• _OPDRACHT 1_:
Schrijf uit de tekst over leesactiviteiten het stuk woord voor woord over, beginnend bij "De volgende activiteiten" en eindigend bij "van de Petteflet'.".

• _TEKSTFRAGMENT_:
────

Activiteiten

Op deze pagina vindt u 15 inspirerende lesactiviteiten die gericht zijn op het vergroten van het leesplezier en de leesmotivatie bij basisschoolleerlingen. Deze activiteiten zijn zorgvuldig geselecteerd om kinderen op een leuke en interactieve manier met lezen in aanraking te brengen. Dankzij de waardevolle bijdrage van de leerkrachten van Basisschool de Klaverweide is het mogelijk geworden om deze lijst samen te stellen. 

 De volgende activiteiten kunt u vinden op deze pagina:

  1. De verteltafel
  2. The Book of Holland
  3. De boekendans
  4. Letter speurtocht
  5. De leesdoos 
  6. Een Acrostichon (naamgedicht) schrijven
  7. De sprookjesdag
  8. De Lettertafel
  9. Knutselopdracht bij leesboek 'Pluk van de Petteflet'. 
  10. Breinkrachten koppelen (executieve functies) aan het leesboek 'De dappere ridster'.  
  11. Welk boek hoort bij welke quote?

────

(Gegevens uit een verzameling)
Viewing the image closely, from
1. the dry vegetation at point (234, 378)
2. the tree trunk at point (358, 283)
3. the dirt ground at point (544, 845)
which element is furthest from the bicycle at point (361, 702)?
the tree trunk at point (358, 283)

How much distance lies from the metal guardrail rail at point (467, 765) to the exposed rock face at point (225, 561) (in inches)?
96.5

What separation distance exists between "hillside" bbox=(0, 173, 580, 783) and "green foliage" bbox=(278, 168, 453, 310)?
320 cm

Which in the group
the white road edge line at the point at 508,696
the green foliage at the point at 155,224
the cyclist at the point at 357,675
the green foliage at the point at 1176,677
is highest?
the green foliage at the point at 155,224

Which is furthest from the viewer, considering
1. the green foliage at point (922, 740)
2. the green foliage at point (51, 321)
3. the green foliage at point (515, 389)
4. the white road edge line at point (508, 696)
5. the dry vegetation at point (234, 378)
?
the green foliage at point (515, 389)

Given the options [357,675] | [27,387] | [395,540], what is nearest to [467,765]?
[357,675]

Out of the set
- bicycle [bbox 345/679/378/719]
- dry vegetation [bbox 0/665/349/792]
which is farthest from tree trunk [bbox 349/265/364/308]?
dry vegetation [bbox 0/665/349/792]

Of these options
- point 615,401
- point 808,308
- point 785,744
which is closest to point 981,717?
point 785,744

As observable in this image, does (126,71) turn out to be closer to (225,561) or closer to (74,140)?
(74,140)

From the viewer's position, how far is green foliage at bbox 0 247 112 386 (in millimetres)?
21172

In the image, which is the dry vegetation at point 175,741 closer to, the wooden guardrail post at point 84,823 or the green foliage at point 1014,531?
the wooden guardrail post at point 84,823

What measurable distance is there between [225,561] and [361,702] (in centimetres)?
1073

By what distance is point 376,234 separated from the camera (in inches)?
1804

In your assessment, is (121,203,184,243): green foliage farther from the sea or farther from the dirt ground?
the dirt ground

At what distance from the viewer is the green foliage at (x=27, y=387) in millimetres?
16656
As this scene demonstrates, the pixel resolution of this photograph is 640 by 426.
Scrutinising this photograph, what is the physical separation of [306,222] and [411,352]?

────

• _OPDRACHT 2_:
Geef de regels uit de gegevens woord voor woord opnieuw, beginnend bij de regel met "In your assessment, is" en eindigend bij het einde van de gegevens.

• _VOLLEDIGE UITWERKING 1_:
De volgende activiteiten kunt u vinden op deze pagina:

  1. De verteltafel
  2. The Book of Holland
  3. De boekendans
  4. Letter speurtocht
  5. De leesdoos 
  6. Een Acrostichon (naamgedicht) schrijven
  7. De sprookjesdag
  8. De Lettertafel
  9. Knutselopdracht bij leesboek 'Pluk van de Petteflet'.

• _VOLLEDIGE UITWERKING 2_:
In your assessment, is (121,203,184,243): green foliage farther from the sea or farther from the dirt ground?
the dirt ground

At what distance from the viewer is the green foliage at (x=27, y=387) in millimetres?
16656
As this scene demonstrates, the pixel resolution of this photograph is 640 by 426.
Scrutinising this photograph, what is the physical separation of [306,222] and [411,352]?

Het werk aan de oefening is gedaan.